I use this one on the vehicles that take 5/16, or 33033 if it's 3/8" line. I would never ever ever use one like is pictured in the first post on this thread, no matter what it looks like inside.
Ok here is whatI use first is a carter inline that has a cermic filter. the second is a wix inline those i always mount between the fuel pump and gas tank. the lastis the factory sintered bronze that mounts inside the carb at the fuel inlet. This i what works for me. watch one of those clear plastic filters when it is mounted between the pump &carb. the pulse of the fuel pressure will make it flex. Ive seen them rupture.
So what's the difference in the inline ones I posted and this one..... Besides people over tightening them and killing the threads. I've used these also, but sometimes they're too heavy for the span of the line.
My inclinations are to go for overkill on fuel filters after having, and seeing others have, problems with half ***ed fuel filters, and the inline plastic and cheap screw together gl*** ones were usually the culprit when there were problems. Although once when I had bought a new Holley 4bbl near the end of a racing season(dirt ovals) I installed it without discovering it had the sintered bronze filter slugs inside the fuel inlets. They dried out and varnished up over the off season and I had all sorts of fuel starvation problems till I found them! I used a large aircraft surplus filter with a cleanable SS screen that had both a cone and a cylinder shape combined for lots of filter surface area and capacity in my dirt cars due to the dirty conditions in the pits where you were refueling, etc. My hiboy has a trunk mounted tank with a large AFCO Racing SS screened cylindrical filter before the Carter elec. pump and afterwards is a frame mounted Fram Racing HP filter with a replaceable paper cartridge filter between the pump and pressure regulator, then on to carbs. Any filter using a paper or cellulose filter element should be on the pressure side of the fuel pump, as the paper particles can be ****ed into the rest of the fuel system if they are on the suction side of the pump and for some reason the filter element breaks down and disintergrates.

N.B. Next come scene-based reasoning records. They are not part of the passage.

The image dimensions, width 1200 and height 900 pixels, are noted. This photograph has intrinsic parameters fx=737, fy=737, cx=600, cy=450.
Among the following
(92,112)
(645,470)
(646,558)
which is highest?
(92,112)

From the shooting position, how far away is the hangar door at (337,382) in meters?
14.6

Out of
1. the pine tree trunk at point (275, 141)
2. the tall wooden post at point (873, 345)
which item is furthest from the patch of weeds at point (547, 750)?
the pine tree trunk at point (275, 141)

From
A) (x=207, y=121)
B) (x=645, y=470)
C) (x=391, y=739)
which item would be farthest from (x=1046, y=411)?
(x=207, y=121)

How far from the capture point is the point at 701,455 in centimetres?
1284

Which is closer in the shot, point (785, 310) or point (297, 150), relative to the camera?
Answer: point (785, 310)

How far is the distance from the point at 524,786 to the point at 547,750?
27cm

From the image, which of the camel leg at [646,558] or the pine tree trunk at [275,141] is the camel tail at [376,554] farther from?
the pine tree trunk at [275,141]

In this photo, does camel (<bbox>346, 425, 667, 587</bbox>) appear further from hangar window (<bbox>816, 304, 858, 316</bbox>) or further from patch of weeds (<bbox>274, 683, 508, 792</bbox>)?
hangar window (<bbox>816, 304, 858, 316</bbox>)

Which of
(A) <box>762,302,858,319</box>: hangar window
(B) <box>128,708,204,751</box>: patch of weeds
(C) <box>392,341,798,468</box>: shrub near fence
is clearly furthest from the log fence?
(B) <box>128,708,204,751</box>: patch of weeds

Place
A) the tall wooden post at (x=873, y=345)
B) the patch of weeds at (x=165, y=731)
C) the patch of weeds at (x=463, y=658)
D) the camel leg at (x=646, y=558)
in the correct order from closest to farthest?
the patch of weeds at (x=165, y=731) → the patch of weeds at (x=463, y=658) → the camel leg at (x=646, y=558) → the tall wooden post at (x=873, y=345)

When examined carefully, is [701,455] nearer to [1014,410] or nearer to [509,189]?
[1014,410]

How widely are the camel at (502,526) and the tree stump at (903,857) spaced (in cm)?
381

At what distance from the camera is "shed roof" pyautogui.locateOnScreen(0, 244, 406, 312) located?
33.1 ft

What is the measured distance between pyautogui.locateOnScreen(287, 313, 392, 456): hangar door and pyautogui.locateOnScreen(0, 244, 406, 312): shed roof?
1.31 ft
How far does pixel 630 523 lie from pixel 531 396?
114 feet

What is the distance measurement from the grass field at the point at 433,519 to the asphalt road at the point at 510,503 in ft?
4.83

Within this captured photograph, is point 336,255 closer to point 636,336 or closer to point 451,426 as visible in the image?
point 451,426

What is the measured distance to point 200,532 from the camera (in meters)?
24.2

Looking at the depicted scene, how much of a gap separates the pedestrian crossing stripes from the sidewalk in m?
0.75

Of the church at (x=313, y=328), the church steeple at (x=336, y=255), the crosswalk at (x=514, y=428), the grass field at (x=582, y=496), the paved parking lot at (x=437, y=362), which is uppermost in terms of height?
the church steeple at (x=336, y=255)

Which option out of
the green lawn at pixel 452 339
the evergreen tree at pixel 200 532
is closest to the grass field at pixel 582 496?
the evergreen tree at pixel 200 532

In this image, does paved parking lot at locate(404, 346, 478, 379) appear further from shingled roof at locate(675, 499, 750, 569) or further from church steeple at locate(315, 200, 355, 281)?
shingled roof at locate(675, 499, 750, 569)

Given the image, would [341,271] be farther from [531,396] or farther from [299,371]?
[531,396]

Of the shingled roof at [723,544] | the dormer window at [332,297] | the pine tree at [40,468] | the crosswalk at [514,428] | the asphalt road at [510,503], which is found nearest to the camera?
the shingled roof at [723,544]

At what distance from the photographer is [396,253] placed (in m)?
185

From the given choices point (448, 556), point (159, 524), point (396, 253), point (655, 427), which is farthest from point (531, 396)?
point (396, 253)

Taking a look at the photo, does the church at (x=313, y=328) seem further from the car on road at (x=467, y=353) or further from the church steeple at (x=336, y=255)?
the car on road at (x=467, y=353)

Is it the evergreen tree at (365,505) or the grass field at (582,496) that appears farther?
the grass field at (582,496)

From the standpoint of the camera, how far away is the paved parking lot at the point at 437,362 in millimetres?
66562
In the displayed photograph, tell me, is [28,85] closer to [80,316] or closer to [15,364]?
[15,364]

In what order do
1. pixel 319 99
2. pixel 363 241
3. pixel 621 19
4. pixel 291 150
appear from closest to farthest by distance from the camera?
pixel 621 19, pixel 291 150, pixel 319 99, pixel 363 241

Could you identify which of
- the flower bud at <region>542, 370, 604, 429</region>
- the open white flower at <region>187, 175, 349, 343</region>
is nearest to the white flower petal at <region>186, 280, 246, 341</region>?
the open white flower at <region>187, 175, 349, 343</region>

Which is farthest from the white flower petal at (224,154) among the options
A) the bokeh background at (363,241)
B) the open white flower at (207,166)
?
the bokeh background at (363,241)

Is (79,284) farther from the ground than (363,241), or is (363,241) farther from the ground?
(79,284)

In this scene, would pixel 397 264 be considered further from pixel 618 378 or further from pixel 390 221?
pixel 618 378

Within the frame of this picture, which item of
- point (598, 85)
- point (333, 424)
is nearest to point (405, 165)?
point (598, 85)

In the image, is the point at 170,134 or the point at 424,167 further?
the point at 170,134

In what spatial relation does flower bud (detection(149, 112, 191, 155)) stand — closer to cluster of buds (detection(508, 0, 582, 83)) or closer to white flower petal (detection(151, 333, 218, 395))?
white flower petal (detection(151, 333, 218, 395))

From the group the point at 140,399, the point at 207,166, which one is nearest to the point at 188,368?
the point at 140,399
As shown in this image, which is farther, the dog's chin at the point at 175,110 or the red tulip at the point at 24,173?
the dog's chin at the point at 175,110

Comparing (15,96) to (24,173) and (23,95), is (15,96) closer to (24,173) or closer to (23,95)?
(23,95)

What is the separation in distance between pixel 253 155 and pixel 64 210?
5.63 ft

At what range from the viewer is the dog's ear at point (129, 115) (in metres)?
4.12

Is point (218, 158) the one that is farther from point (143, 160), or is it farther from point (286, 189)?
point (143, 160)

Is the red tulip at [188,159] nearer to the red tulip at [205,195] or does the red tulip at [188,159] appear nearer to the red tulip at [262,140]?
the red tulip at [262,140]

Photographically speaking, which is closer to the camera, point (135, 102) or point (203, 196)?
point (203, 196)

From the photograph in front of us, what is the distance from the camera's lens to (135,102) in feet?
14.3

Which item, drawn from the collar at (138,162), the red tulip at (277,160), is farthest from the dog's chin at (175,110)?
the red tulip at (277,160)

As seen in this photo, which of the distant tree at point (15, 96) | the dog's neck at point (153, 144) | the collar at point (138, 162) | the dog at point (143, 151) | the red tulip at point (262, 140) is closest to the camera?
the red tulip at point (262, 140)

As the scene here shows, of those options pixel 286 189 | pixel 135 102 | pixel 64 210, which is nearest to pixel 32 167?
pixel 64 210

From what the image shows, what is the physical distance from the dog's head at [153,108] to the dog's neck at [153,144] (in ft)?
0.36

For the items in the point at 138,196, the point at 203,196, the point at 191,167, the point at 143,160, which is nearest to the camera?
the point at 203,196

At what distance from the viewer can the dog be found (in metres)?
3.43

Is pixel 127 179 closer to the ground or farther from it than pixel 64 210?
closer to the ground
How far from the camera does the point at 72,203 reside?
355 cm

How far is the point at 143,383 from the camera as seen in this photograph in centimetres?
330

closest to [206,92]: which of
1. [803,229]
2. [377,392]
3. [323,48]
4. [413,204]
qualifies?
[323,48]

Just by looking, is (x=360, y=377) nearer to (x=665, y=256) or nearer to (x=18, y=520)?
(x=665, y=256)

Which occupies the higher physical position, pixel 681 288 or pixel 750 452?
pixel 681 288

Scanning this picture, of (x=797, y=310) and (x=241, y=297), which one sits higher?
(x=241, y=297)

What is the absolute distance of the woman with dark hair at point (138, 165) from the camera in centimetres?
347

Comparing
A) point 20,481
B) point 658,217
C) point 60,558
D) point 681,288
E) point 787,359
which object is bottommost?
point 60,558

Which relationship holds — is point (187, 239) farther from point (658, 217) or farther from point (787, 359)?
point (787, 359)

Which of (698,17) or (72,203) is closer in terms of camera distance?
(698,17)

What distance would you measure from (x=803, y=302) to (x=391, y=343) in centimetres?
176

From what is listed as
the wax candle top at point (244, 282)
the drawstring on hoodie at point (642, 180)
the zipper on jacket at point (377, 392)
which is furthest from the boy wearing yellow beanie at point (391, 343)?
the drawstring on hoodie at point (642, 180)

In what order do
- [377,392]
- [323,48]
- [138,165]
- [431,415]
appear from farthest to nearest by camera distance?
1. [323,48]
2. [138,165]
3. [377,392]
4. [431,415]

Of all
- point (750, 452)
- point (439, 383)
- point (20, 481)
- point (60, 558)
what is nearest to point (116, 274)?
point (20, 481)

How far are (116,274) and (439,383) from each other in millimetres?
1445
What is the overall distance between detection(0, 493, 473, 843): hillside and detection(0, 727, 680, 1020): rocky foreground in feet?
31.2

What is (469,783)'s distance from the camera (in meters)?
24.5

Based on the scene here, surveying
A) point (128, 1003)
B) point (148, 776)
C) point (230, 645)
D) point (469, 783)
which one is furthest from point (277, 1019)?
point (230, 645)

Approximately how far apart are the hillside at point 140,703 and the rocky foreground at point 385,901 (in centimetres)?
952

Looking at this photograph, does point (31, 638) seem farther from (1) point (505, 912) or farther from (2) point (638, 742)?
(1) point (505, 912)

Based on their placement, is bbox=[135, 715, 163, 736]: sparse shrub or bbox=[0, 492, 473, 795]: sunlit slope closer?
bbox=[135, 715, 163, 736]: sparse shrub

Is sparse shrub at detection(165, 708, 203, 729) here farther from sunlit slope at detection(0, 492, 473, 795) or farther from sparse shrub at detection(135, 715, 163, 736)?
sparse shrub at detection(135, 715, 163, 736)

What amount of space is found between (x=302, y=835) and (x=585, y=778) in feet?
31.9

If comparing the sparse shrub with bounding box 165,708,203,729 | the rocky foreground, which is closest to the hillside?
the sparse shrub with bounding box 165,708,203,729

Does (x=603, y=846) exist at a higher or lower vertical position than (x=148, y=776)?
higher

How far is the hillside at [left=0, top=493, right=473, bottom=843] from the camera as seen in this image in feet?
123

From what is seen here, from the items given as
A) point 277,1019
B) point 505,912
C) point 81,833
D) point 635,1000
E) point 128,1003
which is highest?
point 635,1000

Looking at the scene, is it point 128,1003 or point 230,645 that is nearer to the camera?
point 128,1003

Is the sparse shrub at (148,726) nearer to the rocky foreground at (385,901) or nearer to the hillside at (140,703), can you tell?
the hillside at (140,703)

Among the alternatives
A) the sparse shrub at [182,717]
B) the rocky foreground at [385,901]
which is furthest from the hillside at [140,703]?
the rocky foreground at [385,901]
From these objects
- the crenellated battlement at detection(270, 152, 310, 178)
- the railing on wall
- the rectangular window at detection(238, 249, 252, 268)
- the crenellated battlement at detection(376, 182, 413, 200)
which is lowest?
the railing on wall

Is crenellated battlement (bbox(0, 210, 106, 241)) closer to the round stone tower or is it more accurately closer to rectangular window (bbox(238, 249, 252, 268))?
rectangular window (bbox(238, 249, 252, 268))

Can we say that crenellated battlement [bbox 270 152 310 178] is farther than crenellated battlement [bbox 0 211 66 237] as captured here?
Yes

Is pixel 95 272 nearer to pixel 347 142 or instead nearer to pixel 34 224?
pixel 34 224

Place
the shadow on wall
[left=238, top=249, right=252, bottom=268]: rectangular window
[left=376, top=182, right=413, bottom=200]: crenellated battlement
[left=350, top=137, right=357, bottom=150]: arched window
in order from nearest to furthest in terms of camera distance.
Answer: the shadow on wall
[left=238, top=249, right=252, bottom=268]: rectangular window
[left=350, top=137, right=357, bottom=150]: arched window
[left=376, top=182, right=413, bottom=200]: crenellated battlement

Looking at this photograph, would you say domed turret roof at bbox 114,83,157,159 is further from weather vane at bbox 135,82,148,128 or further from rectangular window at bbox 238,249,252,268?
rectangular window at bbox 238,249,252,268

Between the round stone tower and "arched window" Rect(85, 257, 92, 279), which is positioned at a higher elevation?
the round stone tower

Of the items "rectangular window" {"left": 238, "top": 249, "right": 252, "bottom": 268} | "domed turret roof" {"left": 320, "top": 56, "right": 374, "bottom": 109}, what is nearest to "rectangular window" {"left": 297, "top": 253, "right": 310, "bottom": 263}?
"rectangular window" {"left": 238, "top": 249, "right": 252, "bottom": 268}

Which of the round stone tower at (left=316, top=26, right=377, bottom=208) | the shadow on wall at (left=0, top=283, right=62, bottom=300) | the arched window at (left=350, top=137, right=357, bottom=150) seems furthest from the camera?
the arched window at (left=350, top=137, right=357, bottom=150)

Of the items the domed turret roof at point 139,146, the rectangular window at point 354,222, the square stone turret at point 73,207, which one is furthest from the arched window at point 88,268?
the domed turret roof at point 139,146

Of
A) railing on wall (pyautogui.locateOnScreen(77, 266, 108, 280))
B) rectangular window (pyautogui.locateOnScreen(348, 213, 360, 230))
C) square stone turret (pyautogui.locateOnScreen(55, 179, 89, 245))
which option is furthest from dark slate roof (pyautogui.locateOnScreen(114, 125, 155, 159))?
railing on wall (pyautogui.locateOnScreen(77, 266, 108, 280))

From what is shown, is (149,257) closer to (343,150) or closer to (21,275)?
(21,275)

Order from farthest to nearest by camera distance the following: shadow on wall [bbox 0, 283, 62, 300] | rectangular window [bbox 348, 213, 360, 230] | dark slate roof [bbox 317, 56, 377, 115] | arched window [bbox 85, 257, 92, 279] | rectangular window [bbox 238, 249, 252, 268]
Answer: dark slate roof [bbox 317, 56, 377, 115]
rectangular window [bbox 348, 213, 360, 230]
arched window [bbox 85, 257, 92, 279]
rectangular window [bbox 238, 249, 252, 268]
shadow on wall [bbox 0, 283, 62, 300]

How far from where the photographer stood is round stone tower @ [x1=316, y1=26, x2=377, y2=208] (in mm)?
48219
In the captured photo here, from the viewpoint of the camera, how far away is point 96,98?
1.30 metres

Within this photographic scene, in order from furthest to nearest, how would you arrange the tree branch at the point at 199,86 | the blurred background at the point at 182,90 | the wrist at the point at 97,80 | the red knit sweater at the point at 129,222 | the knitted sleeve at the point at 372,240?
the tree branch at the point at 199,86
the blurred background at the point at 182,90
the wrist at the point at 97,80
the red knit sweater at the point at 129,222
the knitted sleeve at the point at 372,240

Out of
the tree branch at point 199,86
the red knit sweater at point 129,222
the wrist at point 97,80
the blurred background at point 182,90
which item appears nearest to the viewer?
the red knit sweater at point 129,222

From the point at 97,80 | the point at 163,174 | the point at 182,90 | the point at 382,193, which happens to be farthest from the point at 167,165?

That filter wasn't made to be used inline in the middle of a span of rubber fuel line, it was intended to be rigidly mounted to the carburetor float bowl inlet using a pipe ******.
Curious as to how a careless move by a self-promoted expert could actually slice its own O'Ring upon tightening. Next move was to dub himself "MISTER GASKET"...
The difference is that carter is a high quality part made back in the day here in the USA. Its not imported junk. And i still dont mount it between the fuel pump and carb.